*SET TASK*.
Update the items below by replacing "rock with green vegetation" with "mossy rock" everywhere it occurs, keeping every other word unchanged.

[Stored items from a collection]
◇ ◇ ◇ ◇ ◇
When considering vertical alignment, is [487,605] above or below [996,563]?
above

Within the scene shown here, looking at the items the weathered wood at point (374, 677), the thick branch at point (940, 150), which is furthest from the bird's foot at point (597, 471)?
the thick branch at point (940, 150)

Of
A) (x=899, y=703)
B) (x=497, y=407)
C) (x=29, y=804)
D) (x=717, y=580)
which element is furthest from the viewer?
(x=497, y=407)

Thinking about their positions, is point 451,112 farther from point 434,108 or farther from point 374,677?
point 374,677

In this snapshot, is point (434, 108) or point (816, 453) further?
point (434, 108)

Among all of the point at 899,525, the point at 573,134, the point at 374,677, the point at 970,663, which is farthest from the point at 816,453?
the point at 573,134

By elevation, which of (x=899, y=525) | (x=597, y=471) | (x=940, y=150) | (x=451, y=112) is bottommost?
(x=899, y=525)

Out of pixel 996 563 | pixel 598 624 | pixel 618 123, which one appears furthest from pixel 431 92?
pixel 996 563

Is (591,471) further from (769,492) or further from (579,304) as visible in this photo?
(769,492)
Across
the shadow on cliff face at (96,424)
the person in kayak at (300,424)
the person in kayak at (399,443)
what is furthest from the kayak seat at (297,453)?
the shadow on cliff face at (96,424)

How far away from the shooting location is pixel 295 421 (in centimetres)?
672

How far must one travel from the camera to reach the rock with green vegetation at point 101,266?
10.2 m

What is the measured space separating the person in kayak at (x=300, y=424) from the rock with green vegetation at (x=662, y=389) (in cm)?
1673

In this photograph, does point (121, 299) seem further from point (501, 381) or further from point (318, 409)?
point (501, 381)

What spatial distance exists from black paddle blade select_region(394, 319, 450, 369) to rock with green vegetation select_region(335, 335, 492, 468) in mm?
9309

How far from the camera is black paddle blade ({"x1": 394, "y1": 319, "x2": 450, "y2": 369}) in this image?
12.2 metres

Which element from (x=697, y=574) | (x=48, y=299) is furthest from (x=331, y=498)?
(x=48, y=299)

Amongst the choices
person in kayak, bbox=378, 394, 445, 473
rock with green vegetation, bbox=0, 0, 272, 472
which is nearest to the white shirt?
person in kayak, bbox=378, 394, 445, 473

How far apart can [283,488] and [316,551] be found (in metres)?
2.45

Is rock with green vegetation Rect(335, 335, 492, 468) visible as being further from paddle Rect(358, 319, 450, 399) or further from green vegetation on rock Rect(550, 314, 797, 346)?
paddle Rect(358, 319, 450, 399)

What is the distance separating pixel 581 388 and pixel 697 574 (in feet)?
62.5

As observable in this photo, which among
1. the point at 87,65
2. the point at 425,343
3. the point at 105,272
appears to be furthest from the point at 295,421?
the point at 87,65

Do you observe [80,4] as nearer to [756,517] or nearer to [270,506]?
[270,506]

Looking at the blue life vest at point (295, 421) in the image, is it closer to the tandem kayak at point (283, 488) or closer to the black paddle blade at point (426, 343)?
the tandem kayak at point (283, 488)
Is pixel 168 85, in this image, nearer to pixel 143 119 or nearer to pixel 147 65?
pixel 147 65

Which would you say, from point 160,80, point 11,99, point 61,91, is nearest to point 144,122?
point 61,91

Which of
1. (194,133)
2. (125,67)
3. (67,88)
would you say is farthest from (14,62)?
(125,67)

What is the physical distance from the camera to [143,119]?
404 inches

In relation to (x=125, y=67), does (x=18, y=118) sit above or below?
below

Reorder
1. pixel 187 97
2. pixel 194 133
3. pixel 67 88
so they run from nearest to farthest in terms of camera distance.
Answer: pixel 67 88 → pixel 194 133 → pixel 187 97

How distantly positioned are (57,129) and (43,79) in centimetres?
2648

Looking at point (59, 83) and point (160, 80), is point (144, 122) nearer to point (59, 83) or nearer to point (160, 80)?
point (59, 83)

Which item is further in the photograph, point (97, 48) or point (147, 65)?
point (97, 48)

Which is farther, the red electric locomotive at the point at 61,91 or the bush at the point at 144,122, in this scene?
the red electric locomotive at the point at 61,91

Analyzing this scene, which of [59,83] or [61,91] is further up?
◇ ◇ ◇ ◇ ◇
*WORKED ANSWER*.
When considering vertical alignment, is [487,605] above or below [996,563]?
above

Within the scene shown here, looking at the items the weathered wood at point (374, 677), the thick branch at point (940, 150), which is furthest from the bird's foot at point (597, 471)?
the thick branch at point (940, 150)

Of
A) (x=899, y=703)
B) (x=497, y=407)
C) (x=29, y=804)
D) (x=717, y=580)
which element is furthest from the viewer?
(x=497, y=407)

Thinking about their positions, is point 451,112 farther from point 434,108 or farther from point 374,677?
point 374,677

In this snapshot, is point (434, 108) or point (816, 453) further?
point (434, 108)

Among all of the point at 899,525, the point at 573,134, the point at 374,677, the point at 970,663, which is farthest from the point at 816,453?
the point at 573,134

By elevation, which of (x=899, y=525) | (x=597, y=471) | (x=940, y=150) | (x=451, y=112) is bottommost?
(x=899, y=525)

Out of pixel 996 563 | pixel 598 624 | pixel 618 123, which one appears furthest from pixel 431 92?
pixel 996 563

Is (591,471) further from (769,492) or further from (579,304) as visible in this photo?
(769,492)
Across
the shadow on cliff face at (96,424)
the person in kayak at (300,424)
the person in kayak at (399,443)
what is furthest from the kayak seat at (297,453)?
the shadow on cliff face at (96,424)

How far away from the shooting location is pixel 295 421 (in centimetres)?
672

How far must one travel from the camera to reach the mossy rock at point 101,266?
10.2 m

What is the measured space separating the person in kayak at (x=300, y=424) from the mossy rock at (x=662, y=389) (in cm)?
1673

In this photograph, does point (121, 299) seem further from point (501, 381) or further from point (318, 409)?
point (501, 381)

What spatial distance exists from black paddle blade select_region(394, 319, 450, 369) to mossy rock select_region(335, 335, 492, 468) in mm?
9309

How far from the camera is black paddle blade ({"x1": 394, "y1": 319, "x2": 450, "y2": 369}) in this image?
12.2 metres

Which element from (x=697, y=574) | (x=48, y=299) is furthest from (x=331, y=498)?
(x=48, y=299)

Amongst the choices
person in kayak, bbox=378, 394, 445, 473
mossy rock, bbox=0, 0, 272, 472
which is nearest to the white shirt?
person in kayak, bbox=378, 394, 445, 473

How far apart can [283,488] and [316,551] be found (in metres)?
2.45

Is mossy rock Rect(335, 335, 492, 468) visible as being further from paddle Rect(358, 319, 450, 399) or further from green vegetation on rock Rect(550, 314, 797, 346)?
paddle Rect(358, 319, 450, 399)

What is the distance separating pixel 581 388 and pixel 697 574 (in feet)?
62.5

As observable in this photo, which among
1. the point at 87,65
2. the point at 425,343
3. the point at 105,272
appears to be furthest from the point at 295,421?
the point at 87,65

Do you observe [80,4] as nearer to [756,517] or nearer to [270,506]?
[270,506]

Looking at the blue life vest at point (295, 421) in the image, is it closer to the tandem kayak at point (283, 488) or closer to the black paddle blade at point (426, 343)?
the tandem kayak at point (283, 488)
Is pixel 168 85, in this image, nearer to pixel 143 119 or nearer to pixel 147 65?
pixel 147 65

Which would you say, from point 160,80, point 11,99, point 61,91, is nearest to point 144,122?
point 61,91

Which of
1. (194,133)
2. (125,67)
3. (67,88)
would you say is farthest from (14,62)?
(125,67)

What is the physical distance from the camera to [143,119]?
404 inches

In relation to (x=125, y=67), does (x=18, y=118) sit above or below?
below

Reorder
1. pixel 187 97
2. pixel 194 133
3. pixel 67 88
so they run from nearest to farthest in terms of camera distance.
Answer: pixel 67 88 → pixel 194 133 → pixel 187 97

How distantly positioned are (57,129) and (43,79) in centimetres?
2648

Looking at point (59, 83) and point (160, 80), is point (144, 122) nearer to point (59, 83) or nearer to point (160, 80)?
point (59, 83)

Which item is further in the photograph, point (97, 48) or point (147, 65)?
point (97, 48)

Which is farther, the red electric locomotive at the point at 61,91 or the bush at the point at 144,122, in this scene?
the red electric locomotive at the point at 61,91

Analyzing this scene, which of [59,83] or [61,91] is further up?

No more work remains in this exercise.